Important dates to watch for the market’s next move, according to Tom Lee
Tom Lee identifies a couple of dates that could be significant in determining the market’s next move. On August 24, chip maker Nvidia Corp. is scheduled to report its second-quarter results. Given the company’s previous positive earnings report, which sparked a surge in tech stocks, this announcement could have an impact on market sentiment. Another important date to watch is August 25, when Federal Reserve Chair Jerome Powell is set to address the Kansas City Fed’s annual symposium. Last year, Powell’s speech at this event marked the top of a market bounce, with stocks subsequently experiencing a significant decline. Investors will be closely monitoring Powell’s remarks for any indications of future monetary policy decisions.

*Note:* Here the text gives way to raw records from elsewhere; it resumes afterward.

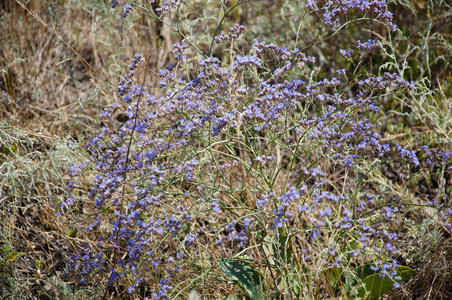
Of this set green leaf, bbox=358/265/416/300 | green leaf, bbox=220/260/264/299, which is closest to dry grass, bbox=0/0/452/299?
green leaf, bbox=358/265/416/300

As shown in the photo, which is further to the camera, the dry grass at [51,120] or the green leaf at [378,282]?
the dry grass at [51,120]

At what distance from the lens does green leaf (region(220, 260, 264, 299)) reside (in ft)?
7.77

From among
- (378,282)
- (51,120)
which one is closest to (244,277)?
(378,282)

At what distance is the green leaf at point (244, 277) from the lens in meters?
2.37

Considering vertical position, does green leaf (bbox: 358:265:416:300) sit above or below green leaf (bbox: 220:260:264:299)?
above

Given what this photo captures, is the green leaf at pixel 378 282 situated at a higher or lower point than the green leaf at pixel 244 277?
higher

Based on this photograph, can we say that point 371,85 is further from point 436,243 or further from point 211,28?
point 211,28

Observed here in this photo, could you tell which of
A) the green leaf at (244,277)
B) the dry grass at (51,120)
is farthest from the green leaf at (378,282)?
the green leaf at (244,277)

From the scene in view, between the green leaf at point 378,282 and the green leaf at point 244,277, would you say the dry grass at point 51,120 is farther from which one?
the green leaf at point 244,277

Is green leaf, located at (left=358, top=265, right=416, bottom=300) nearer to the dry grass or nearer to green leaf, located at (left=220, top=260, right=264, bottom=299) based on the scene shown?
the dry grass

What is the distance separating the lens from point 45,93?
15.0 feet

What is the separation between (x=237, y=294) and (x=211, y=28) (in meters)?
3.84

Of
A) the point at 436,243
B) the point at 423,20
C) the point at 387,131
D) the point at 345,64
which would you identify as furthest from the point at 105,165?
the point at 423,20

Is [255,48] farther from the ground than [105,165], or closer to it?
farther from the ground
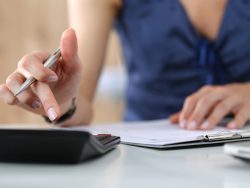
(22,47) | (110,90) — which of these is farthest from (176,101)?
(22,47)

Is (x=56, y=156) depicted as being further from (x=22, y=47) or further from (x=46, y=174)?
(x=22, y=47)

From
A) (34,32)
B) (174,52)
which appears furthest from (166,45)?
(34,32)

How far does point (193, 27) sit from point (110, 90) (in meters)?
0.68

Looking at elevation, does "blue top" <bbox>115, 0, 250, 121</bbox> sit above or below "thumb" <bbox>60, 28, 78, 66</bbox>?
below

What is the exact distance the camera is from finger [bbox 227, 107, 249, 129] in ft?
2.59

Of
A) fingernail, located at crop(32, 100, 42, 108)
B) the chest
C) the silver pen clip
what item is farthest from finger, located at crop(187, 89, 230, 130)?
the chest

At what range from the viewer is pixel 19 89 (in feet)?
2.13

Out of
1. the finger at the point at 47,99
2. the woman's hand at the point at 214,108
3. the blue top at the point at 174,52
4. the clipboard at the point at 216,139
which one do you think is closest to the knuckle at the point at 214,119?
the woman's hand at the point at 214,108

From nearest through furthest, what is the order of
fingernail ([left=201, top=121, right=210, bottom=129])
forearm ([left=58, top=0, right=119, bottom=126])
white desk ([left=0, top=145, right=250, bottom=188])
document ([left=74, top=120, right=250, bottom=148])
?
white desk ([left=0, top=145, right=250, bottom=188]) → document ([left=74, top=120, right=250, bottom=148]) → fingernail ([left=201, top=121, right=210, bottom=129]) → forearm ([left=58, top=0, right=119, bottom=126])

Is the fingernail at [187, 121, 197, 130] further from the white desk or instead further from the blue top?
the blue top

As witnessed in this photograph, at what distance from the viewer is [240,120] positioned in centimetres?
80

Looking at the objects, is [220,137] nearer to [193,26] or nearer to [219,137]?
[219,137]

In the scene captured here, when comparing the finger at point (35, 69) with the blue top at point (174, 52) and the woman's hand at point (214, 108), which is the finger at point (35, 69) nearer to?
the woman's hand at point (214, 108)

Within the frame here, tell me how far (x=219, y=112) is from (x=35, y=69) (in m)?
0.32
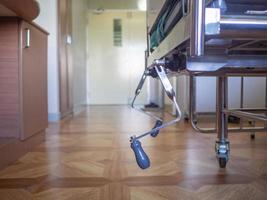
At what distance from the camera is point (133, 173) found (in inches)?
48.1

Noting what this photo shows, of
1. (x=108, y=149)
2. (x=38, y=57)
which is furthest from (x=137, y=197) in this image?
(x=38, y=57)

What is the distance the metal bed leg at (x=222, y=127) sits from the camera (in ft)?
4.24

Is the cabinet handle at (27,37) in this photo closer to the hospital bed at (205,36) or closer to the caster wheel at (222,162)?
the hospital bed at (205,36)

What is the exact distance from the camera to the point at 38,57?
5.77ft

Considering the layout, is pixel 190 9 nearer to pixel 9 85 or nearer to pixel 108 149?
pixel 9 85

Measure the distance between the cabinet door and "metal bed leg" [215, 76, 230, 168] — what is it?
0.93 metres

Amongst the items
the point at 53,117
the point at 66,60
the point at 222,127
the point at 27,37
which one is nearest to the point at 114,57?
the point at 66,60

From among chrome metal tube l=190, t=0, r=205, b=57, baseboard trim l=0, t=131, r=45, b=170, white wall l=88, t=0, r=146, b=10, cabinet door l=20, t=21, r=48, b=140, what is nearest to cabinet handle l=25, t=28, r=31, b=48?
cabinet door l=20, t=21, r=48, b=140

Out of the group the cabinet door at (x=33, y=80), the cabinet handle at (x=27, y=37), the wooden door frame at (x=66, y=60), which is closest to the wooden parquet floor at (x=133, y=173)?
the cabinet door at (x=33, y=80)

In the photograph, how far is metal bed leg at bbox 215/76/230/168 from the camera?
1291mm

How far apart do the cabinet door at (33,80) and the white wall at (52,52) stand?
3.60 feet

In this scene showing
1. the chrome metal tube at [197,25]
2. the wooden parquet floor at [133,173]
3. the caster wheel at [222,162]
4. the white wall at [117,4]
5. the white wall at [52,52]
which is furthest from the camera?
the white wall at [117,4]

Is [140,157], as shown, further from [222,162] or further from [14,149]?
[14,149]

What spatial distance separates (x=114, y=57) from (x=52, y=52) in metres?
3.18
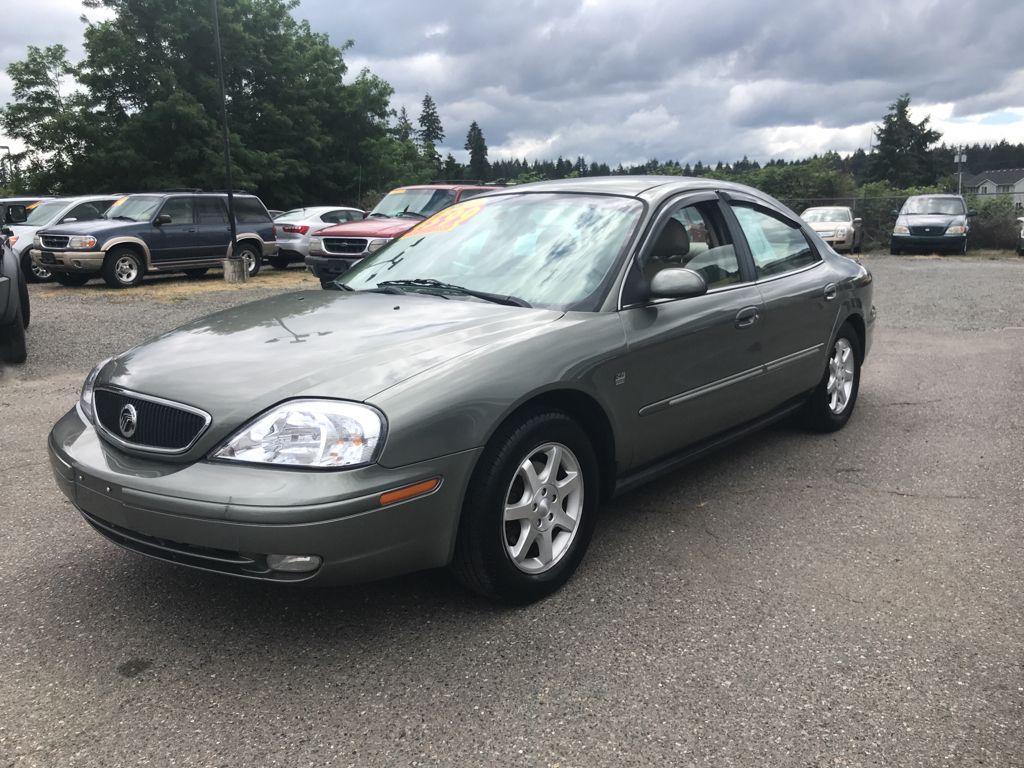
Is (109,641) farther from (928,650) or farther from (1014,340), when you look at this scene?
(1014,340)

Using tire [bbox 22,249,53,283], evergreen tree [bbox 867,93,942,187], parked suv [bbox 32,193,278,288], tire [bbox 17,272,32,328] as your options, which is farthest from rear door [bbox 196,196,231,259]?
evergreen tree [bbox 867,93,942,187]

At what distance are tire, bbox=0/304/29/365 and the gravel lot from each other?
3.80 meters

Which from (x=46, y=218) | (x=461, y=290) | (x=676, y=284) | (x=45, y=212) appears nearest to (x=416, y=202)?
(x=46, y=218)

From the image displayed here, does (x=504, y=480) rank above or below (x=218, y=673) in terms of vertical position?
above

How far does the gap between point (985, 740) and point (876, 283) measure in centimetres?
1447

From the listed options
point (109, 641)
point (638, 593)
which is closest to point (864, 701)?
point (638, 593)

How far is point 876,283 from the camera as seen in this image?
15344mm

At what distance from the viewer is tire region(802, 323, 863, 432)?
16.6ft

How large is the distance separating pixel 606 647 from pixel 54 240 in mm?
14372

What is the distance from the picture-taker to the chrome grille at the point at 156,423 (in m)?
2.59

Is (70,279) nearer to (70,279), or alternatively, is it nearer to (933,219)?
(70,279)

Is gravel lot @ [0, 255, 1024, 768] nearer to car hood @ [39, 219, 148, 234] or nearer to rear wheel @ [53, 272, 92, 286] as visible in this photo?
car hood @ [39, 219, 148, 234]

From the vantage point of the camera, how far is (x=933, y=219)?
2273 centimetres

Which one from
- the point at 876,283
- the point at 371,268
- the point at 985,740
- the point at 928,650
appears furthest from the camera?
the point at 876,283
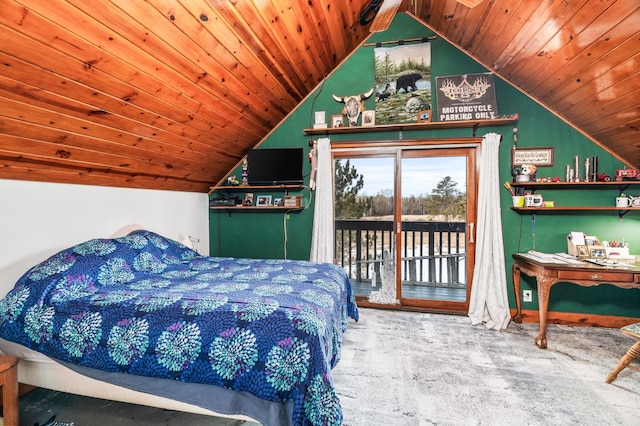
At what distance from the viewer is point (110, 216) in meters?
2.85

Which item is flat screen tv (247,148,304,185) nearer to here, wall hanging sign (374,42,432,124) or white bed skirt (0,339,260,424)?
wall hanging sign (374,42,432,124)

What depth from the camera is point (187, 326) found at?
1617 mm

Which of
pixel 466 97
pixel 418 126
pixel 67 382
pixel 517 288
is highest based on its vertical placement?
pixel 466 97

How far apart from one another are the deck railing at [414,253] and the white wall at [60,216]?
2252 millimetres

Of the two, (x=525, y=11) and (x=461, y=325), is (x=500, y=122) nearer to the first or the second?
(x=525, y=11)

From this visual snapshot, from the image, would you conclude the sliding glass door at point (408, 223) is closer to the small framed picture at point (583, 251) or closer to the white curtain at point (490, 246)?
the white curtain at point (490, 246)

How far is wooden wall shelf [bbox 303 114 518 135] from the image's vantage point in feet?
10.9

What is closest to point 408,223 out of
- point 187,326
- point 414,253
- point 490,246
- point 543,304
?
point 414,253

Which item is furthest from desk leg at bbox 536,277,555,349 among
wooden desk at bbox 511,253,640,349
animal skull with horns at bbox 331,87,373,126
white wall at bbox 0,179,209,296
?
white wall at bbox 0,179,209,296

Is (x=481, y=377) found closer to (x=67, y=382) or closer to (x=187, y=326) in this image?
(x=187, y=326)

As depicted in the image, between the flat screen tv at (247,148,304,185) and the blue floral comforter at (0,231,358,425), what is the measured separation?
5.91 ft

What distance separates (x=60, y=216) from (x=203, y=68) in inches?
64.1

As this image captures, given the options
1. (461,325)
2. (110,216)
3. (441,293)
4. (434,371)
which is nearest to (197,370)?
(434,371)

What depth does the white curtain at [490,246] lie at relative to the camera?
3336mm
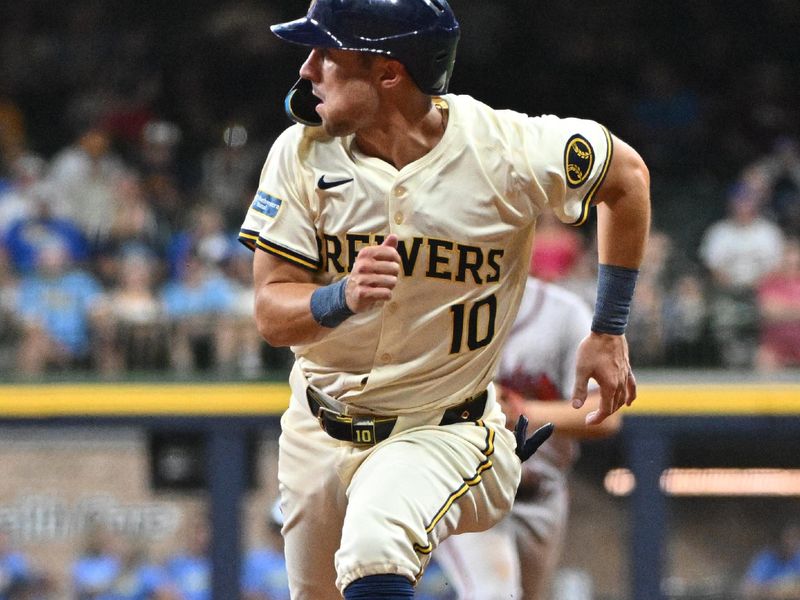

While the August stock market pullback is worse than usual, Tom Lee believes that it is likely to be a temporary phenomenon. He attributes the decline to a combination of seasonal factors such as rising bond yields, a stronger U.S. dollar, and concerns over China’s economy. Lee suggests that for the slide to turn into a serious rout, additional factors such as a significant rise in yields or an exogenous shock would need to come into play. However, he remains optimistic that signs of stability in the market indicate a potential rebound in the near future. Investors will closely watch upcoming events such as Nvidia’s earnings report and Powell’s speech for further market cues.
Analyst comment
Neutral news: The recent pullback in the U.S. stock market during August is worse than usual, but likely to be temporary, according to analyst Tom Lee. The decline is attributed to seasonal factors, such as rising bond yields and concerns over China’s economy. To turn it into a serious rout, additional factors would need to come into play. Signs of stability and upcoming events like Nvidia’s earnings report and Powell’s speech could provide further market cues.